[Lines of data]
------------------------------------------------------------
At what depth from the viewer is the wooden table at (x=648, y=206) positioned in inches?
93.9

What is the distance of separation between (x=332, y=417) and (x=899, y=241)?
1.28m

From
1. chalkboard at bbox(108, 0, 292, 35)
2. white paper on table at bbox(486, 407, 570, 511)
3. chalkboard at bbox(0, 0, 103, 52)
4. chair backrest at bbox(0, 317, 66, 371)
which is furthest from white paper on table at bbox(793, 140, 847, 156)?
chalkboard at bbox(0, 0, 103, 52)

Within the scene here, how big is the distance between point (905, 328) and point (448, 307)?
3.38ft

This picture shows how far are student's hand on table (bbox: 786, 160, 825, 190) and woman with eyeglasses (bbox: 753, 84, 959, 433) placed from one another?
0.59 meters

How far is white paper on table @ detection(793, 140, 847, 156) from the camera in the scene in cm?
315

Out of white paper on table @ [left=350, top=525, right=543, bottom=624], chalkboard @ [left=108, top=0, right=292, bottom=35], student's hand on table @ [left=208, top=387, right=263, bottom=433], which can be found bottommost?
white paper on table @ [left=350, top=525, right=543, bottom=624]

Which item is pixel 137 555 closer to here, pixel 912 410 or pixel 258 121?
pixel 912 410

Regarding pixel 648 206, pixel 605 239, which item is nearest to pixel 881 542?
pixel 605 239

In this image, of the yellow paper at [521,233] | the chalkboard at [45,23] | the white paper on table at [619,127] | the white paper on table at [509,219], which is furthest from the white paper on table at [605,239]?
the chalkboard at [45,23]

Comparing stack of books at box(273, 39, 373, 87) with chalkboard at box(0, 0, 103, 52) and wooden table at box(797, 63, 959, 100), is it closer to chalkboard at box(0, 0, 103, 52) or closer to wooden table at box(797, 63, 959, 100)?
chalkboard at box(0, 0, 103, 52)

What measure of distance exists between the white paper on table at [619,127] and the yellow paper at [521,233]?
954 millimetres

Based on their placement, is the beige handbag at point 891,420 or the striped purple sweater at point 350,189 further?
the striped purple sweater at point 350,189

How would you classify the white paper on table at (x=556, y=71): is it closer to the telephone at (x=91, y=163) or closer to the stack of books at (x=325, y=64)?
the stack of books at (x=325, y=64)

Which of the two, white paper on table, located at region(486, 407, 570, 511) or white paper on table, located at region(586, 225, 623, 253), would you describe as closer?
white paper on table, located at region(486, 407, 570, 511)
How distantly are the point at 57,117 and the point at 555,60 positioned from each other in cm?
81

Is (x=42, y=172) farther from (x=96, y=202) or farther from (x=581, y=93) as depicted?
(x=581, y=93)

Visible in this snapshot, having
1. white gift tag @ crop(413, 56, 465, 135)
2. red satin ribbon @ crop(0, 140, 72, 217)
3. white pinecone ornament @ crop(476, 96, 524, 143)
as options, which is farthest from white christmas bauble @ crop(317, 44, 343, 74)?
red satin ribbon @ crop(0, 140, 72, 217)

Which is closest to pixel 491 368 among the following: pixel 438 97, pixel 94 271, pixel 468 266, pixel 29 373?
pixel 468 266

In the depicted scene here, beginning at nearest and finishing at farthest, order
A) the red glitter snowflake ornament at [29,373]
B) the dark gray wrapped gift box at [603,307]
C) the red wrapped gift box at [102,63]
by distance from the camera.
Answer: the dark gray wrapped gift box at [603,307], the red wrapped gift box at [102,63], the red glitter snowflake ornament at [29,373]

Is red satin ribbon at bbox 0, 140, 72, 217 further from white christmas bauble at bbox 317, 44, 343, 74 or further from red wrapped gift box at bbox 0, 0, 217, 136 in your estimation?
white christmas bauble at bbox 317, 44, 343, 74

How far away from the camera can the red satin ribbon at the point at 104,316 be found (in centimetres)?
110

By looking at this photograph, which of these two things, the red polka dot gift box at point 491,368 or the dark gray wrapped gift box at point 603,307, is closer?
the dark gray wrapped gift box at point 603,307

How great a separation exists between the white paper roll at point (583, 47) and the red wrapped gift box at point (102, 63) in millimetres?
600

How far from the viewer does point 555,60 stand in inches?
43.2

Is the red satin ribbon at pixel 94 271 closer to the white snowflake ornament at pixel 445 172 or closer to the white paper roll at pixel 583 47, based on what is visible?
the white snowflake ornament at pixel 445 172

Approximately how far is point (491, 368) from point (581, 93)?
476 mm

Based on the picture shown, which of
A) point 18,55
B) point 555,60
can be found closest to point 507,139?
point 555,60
------------------------------------------------------------
Copy the lines word for word, from the line containing "In the depicted" through the end of the records, both ends included.

In the depicted scene here, beginning at nearest and finishing at farthest, order
A) the red glitter snowflake ornament at [29,373]
B) the dark gray wrapped gift box at [603,307]
C) the red wrapped gift box at [102,63]
by distance from the camera.
Answer: the dark gray wrapped gift box at [603,307], the red wrapped gift box at [102,63], the red glitter snowflake ornament at [29,373]

Is red satin ribbon at bbox 0, 140, 72, 217 further from white christmas bauble at bbox 317, 44, 343, 74 or further from red wrapped gift box at bbox 0, 0, 217, 136 in your estimation?
white christmas bauble at bbox 317, 44, 343, 74

How far away from the camera can the red satin ribbon at the point at 104,316 be found (in centimetres)?
110

By looking at this photograph, which of these two things, the red polka dot gift box at point 491,368 or the dark gray wrapped gift box at point 603,307, is closer?
the dark gray wrapped gift box at point 603,307

How great a separation exists between the white paper roll at point (583, 47) and the red wrapped gift box at point (102, 63) in millimetres?
600

How far from the viewer does point 555,60 stand in inches?
43.2

Is the red satin ribbon at pixel 94 271 closer to the white snowflake ornament at pixel 445 172 or closer to the white paper roll at pixel 583 47, based on what is visible?
the white snowflake ornament at pixel 445 172

Approximately how far is point (491, 368) from point (581, 93)?
476 mm

Based on the picture shown, which of
A) point 18,55
B) point 555,60
can be found closest to point 507,139?
point 555,60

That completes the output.